State attorney general in Port Angeles for meeting about drugs Monday

PORT ANGELES — State Attorney General Rob McKenna will focus on illegal use of prescription drugs and methamphetamine during a public meeting in the Clallam County Courthouse on Monday.

McKenna will hear comments from members of the public and from the Clallam County Community Meth Action Team at 2 p.m. in the county commissioners’ meeting room (160), located on the ground floor of the courthouse at 223 E. Fourth St., Port Angeles.

Prior to that meeting, McKenna will speak to the Port Angeles Regional Chamber of Commerce at noon in the second-floor meeting room above the Port Angeles CrabHouse Restaurant at the Red Lion Hotel, 221 N. Lincoln St.

At 2 p.m., McKenna will discuss methamphetamine use and prescription drug abuse at the one-hour meeting hosted by County Commissioner Mike Chapman and Sheriff Bill Benedict, who are co-chairmen of the county’s meth action team.

Community outreach

“This continues our community outreach and education to help educate the community on the dangers of meth,” Chapman said, “and we want to hear what the attorney general has to say about meth activity around the state, and how we can support him in his fight against meth.”

Benedict said that abuse of prescription narcotic pain-killers such as Oxycotin, Vicodin and Percocet “is every bit or as great a problem as meth,” especially among teens, even those as young as middle-school-aged.

Young people take the pills from their parents’ supplies, or buy them, Benedict said.

“There are small criminal enterprises centered around the sale of these drugs,” he said.

“It’s our belief that most are coming from the Tacoma or Seattle area.”

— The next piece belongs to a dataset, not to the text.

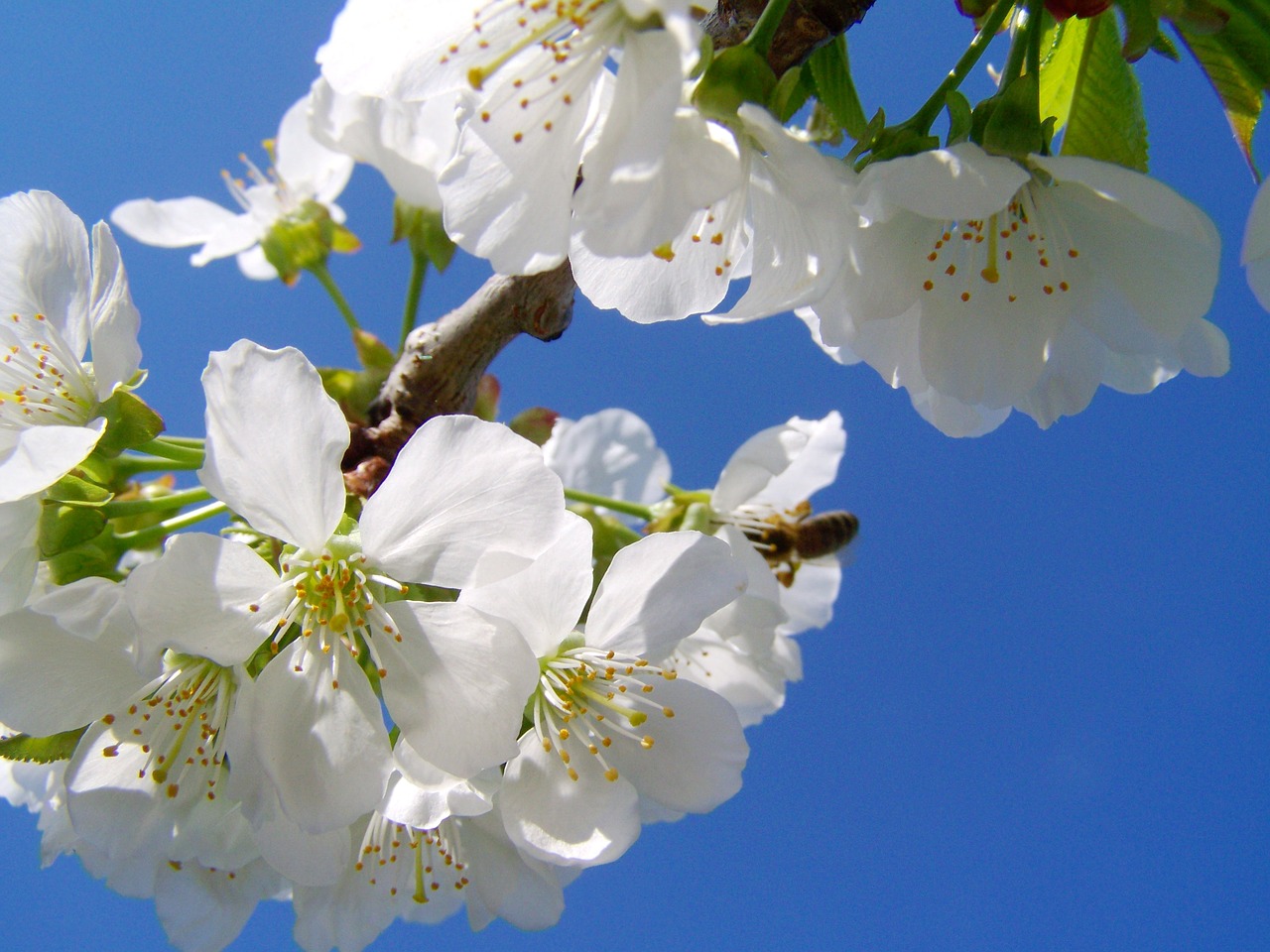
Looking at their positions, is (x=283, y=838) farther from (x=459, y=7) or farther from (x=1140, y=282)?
(x=1140, y=282)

Since they are prescription drugs, “there isn’t the fear” that illegal drugs might inspire, Benedict said, but Oxycotin, for instance, “is extremely addictive.”

Since it is synthesized from an opium derivative, it is “like artificial heroin,” Benedict said.

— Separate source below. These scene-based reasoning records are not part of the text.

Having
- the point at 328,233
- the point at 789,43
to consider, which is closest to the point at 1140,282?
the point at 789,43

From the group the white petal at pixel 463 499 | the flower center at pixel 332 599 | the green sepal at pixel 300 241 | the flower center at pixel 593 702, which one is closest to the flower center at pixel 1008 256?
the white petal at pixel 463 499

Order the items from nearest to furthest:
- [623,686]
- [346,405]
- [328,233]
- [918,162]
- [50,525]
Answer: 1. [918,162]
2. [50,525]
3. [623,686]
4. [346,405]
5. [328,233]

Methamphetamine use isn’t particularly widespread in Clallam County, Benedict said, but the effect on users is dramatic.

“The problem with meth is that it targets a small group of population but for those who use it, the outcome is that it almost always leads to antisocial behavior, criminal activity and incarceration, and very often results in some kind of psychiatric treatment,” Benedict said.

Action team focus

The meth action team focuses on prevention, education and treatment, with a community emphasis, Chapman said.

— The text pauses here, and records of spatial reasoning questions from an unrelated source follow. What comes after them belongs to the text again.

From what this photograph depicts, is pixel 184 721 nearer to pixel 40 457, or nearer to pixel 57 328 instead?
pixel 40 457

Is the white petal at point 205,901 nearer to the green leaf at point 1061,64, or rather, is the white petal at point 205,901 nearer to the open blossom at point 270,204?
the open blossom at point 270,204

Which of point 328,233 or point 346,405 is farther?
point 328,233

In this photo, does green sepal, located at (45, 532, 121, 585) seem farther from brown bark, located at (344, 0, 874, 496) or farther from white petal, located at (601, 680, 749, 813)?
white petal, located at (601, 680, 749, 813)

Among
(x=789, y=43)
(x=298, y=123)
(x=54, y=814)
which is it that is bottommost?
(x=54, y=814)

It receives $4,000 annually in federal funds, and during the last two years, has put those funds into sponsoring Child Protective Services foster parent recruiting.

McKenna is serving his second term as the state’s 17th attorney general.

In 2005, he launched Operation: Allied Against Meth, and has made presentations about it to nearly 5,000 students from more than 60 schools across the state.

Monday’s visit will be his second meeting with the Clallam County Community Meth Action Team.